A part of bioinformatics involves "aligning" DNA sequences to gain insights from DNA. Aligning DNA sequences helps researchers identify relationships among different sequences (evolutionary relationships, for example).
Here is what a part of a DNA sequence looks like:
SEQUENCE 1: aagtctaatttgctc
SEQUENCE 2: atgtgtaatacgctatctcat
This is what these two sequences look like when aligned:
SEQUENCE 1: aagtctaat***ttg*ctc**
SEQUENCE 2: atgtgtaatacgctatctcat
Optimally aligning two sequences of length n has a time complexity of O(n^2) (see Needleman-Wunsch algorithm: http://en.wikipedia.org/wiki/Needleman-wunsch_algorithm). Optimally aligning k sequences using the same algorithm has exponential complexity. For k sequences, star alignment method provides a more efficient heuristic method of aligning sequences. The algorithm is described here: http://www.biostat.wisc.edu/bmi576/lectures/multiple-alignment.pdf
I developed this project as part of my course in data structures taken in Fall 2007.

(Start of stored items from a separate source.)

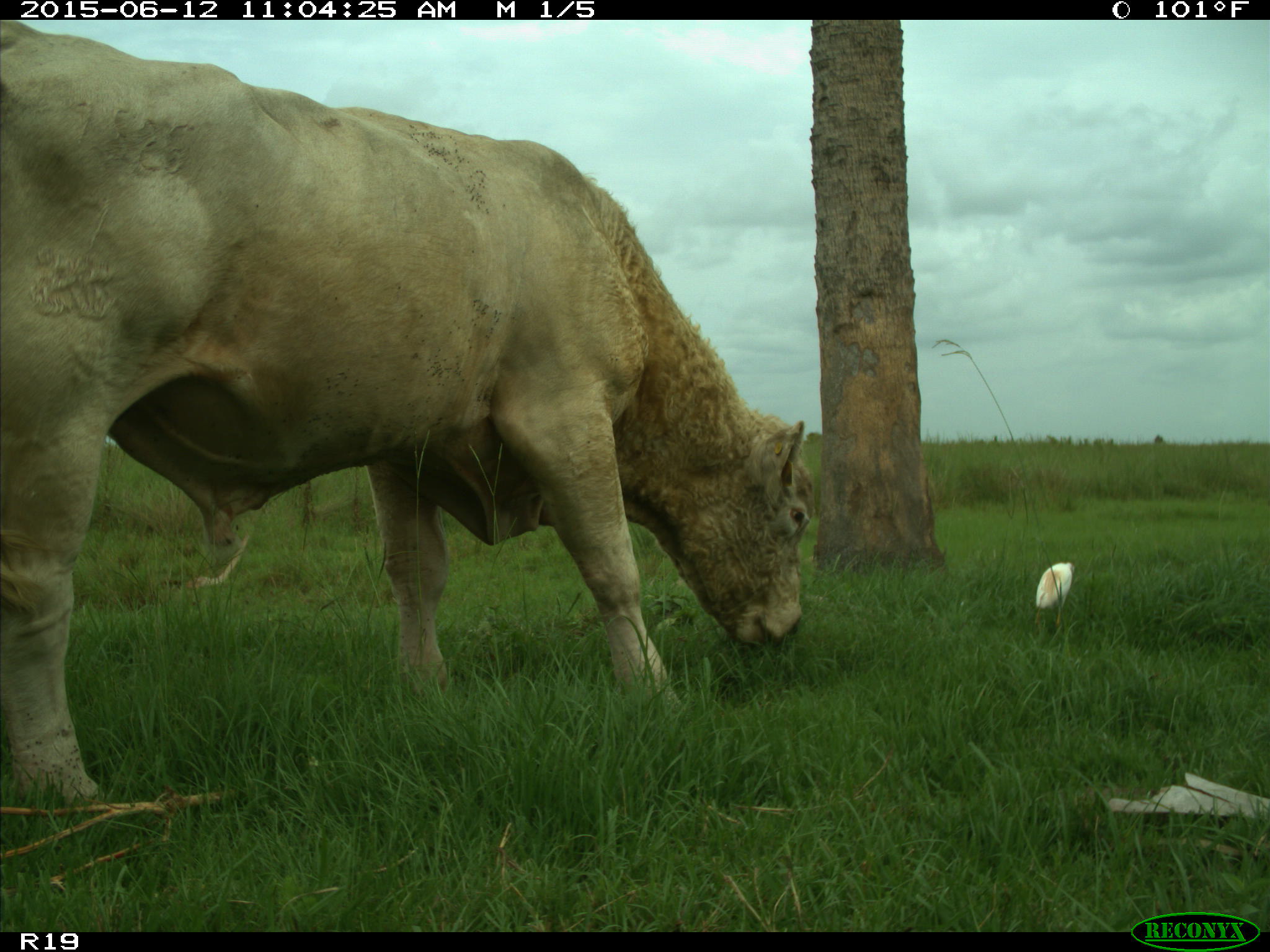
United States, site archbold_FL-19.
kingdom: Animalia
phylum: Chordata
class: Mammalia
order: Artiodactyla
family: Bovidae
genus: Bos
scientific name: Bos taurus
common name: domestic cow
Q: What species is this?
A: Bos taurus (domestic cow).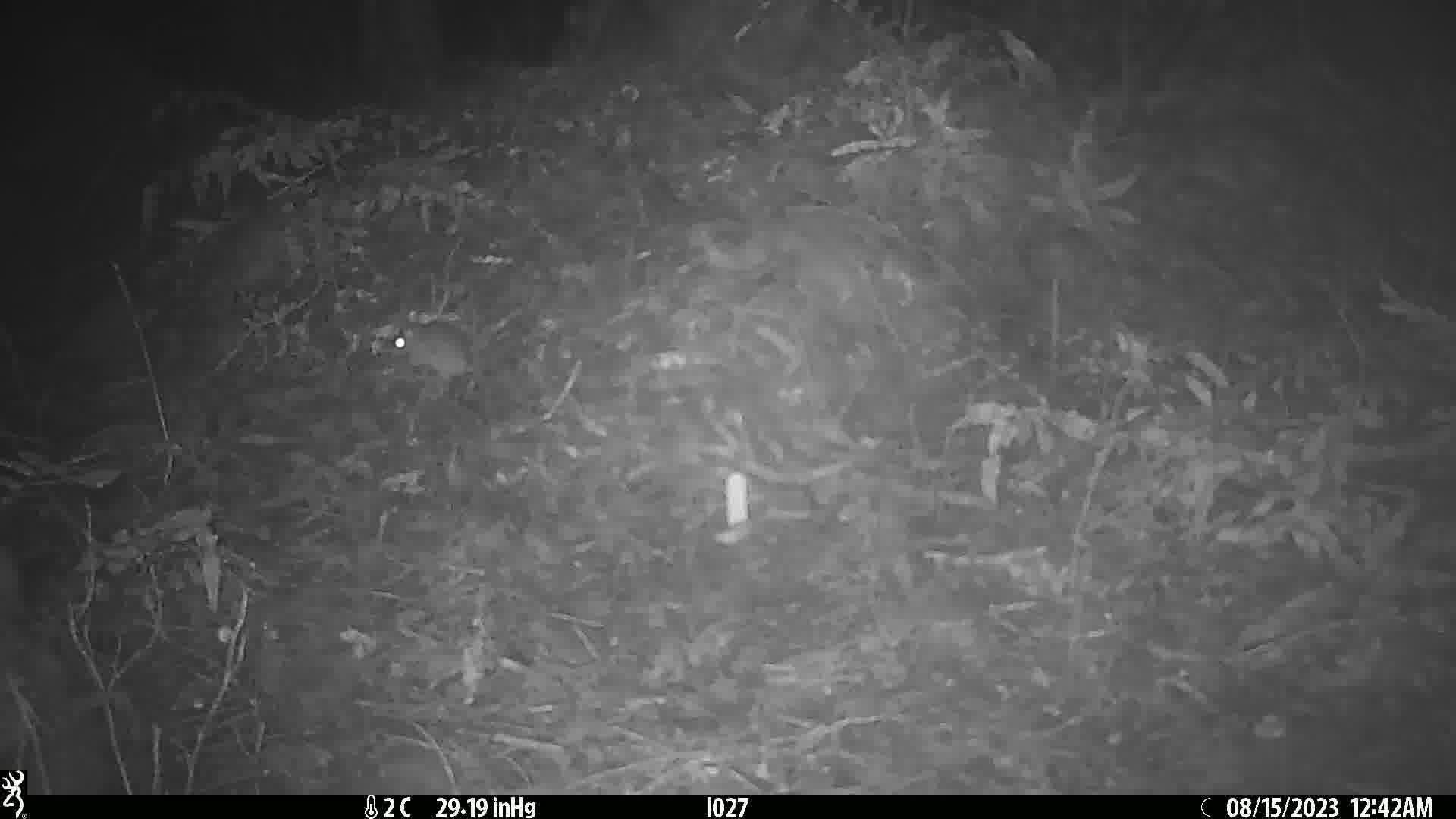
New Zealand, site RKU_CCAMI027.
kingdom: Animalia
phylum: Chordata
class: Mammalia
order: Rodentia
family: Muridae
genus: Rattus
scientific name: Rattus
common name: rat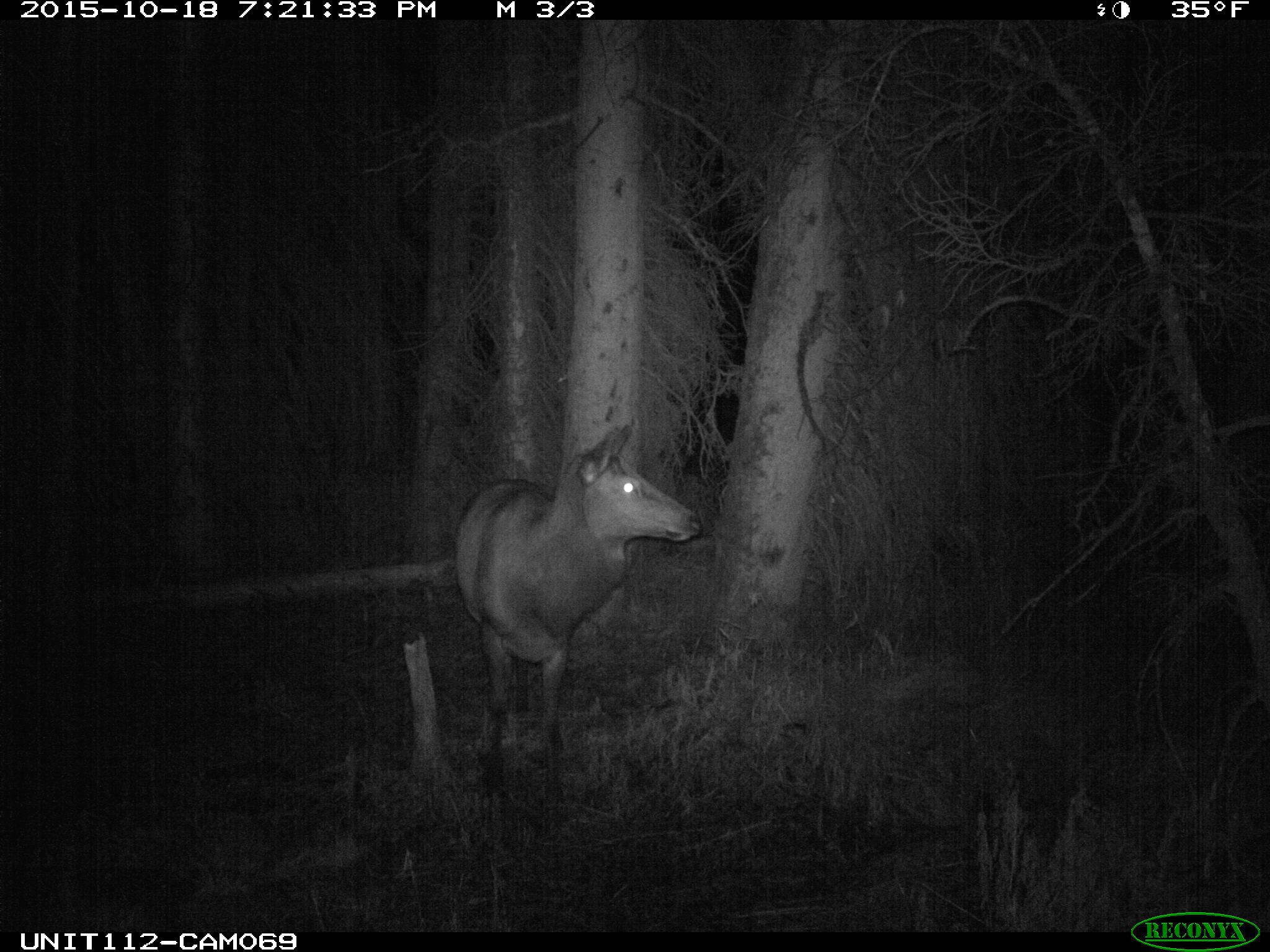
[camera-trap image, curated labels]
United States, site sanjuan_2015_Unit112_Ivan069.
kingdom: Animalia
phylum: Chordata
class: Mammalia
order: Artiodactyla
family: Cervidae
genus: Cervus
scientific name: Cervus elaphus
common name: red deer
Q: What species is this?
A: Cervus elaphus (red deer).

The program can be run from the command line. Input and output files have to be provided as arguments.
MSATool input1.txt output.txt
Alignment.h - Class Alignment holds data for two DNA sequences.
AlignmentTool.h - The class AlignmentTool is used to align two individual sequences.
DynamicSafe2DArray - Templatized wrapper class for 2D arrays.
DynamicSafeArray - Tempatized wrapper class for arrays.
List.h - Linked list.
MSATool.cpp - Main program that reads sequences from input file, uses AlignmentTool and StarAlignment to align them and writes output to the provided output file.
scoringScheme.txt - Contains data used by the AlignmentTool class for scoring. Can be edited for different scoring method.
sequence.h - The class Sequence is used to hold a single DNA sequence.
StarAlignmentTool.h - The class StarAlignmentTool aligns multiple sequences taking individual alignments as input using the star alignment method.
Validator.h - The class Validator is used to validate the input file before beginning alignment.